* [Page excerpt]

--------

EX-99.2 3 dex992.htm PURCHASE AGREEMENT Purchase Agreement

EXHIBIT 99.2

 

PURCHASE AGREEMENT

 

Purchase Agreement dated as of February 21, 2006 (the “Agreement”) among Allscripts Healthcare Solutions, Inc., a Delaware corporation (“Allscripts”), General Electric Company, a New York corporation (“GE”), IDX Systems Corporation, a Vermont corporation (“IDX”), and IDX Investment Corporation, a Vermont corporation (“IIC” and, together with GE and IDX, the “GE Entities”).

--------

(Rows from a spatial reasoning dataset)

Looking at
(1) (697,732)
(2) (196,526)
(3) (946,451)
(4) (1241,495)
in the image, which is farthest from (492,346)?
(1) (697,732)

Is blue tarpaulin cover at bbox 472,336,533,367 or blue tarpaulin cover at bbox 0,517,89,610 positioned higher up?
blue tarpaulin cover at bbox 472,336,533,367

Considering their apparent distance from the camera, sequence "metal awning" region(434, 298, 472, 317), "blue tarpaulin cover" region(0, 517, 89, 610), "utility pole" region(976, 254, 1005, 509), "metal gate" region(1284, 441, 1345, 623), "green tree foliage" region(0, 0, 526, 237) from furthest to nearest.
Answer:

--------

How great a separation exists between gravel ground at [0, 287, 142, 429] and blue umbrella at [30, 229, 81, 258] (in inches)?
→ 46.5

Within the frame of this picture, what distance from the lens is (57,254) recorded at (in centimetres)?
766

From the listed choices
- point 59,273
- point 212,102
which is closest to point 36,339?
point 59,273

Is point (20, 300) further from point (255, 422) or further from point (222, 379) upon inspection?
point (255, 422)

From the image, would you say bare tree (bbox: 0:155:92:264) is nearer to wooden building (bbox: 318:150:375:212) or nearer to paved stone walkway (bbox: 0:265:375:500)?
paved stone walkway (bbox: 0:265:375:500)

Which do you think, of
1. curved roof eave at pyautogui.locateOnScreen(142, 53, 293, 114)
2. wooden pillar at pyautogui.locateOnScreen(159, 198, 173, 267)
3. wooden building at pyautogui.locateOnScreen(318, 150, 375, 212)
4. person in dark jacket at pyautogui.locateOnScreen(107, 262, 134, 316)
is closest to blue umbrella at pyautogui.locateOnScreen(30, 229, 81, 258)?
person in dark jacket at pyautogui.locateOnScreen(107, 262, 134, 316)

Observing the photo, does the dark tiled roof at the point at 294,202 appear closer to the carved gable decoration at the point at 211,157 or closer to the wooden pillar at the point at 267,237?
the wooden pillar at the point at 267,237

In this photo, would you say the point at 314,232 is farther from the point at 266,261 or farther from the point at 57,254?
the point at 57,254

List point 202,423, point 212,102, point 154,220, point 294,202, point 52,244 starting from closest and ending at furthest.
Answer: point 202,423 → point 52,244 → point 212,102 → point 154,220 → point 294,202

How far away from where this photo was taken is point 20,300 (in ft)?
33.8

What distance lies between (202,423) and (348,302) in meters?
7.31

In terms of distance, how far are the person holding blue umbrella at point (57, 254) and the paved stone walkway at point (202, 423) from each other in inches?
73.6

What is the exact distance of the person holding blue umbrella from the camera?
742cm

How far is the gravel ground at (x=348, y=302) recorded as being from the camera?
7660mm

--------

* [Exercise tasks]
(1) Answer these questions from the purchase agreement excerpt:
(a) What exhibit number appears on the document?
(b) As of what date is the agreement dated?
(c) Under the laws of which state is Allscripts Healthcare Solutions, Inc. a corporation?
(2) Write the next part of the purchase agreement excerpt, picking up right after its opening paragraph.
None of this data is needed.

* [Responses by task]
(1)
(a) Exhibit 99.2
(b) February 21, 2006
(c) Delaware

(2)
WHEREAS, Allscripts and IDX have heretofore entered into the Stock Rights and Restrictions Agreement dated as of January 8, 2001 (the “SRR Agreement”);

 

WHEREAS, pursuant to an Agreement and Plan of Merger dated as of September 28, 2005, a wholly-owned subsidiary of GE merged into IDX whereby IDX became a wholly-owned subsidiary of GE;

 

WHEREAS, IIC, a wholly-owned subsidiary of IDX, owns 7,077,138 shares of common stock of Allscripts (the “Common Stock”);

 

WHEREAS, on February 15, 2006 Allscripts announced that it intends to offer shares of its Common Stock in a public offering (the “Offering”) pursuant to a prospectus supplement filed with the Securities and Exchange Commission on February 15, 2006, as it may be amended or supplemented; and

 

WHEREAS, in connection with the Offering, the parties have agreed that it is in their best interest to enter into the transactions contemplated hereby;

 

NOW, THEREFORE, in consideration of the premises and the mutual covenants contained herein, and other good and valuable consideration, the receipt and sufficiency of which are hereby acknowledged, the parties hereto agree as follows:

 

1. Purchase and Sale.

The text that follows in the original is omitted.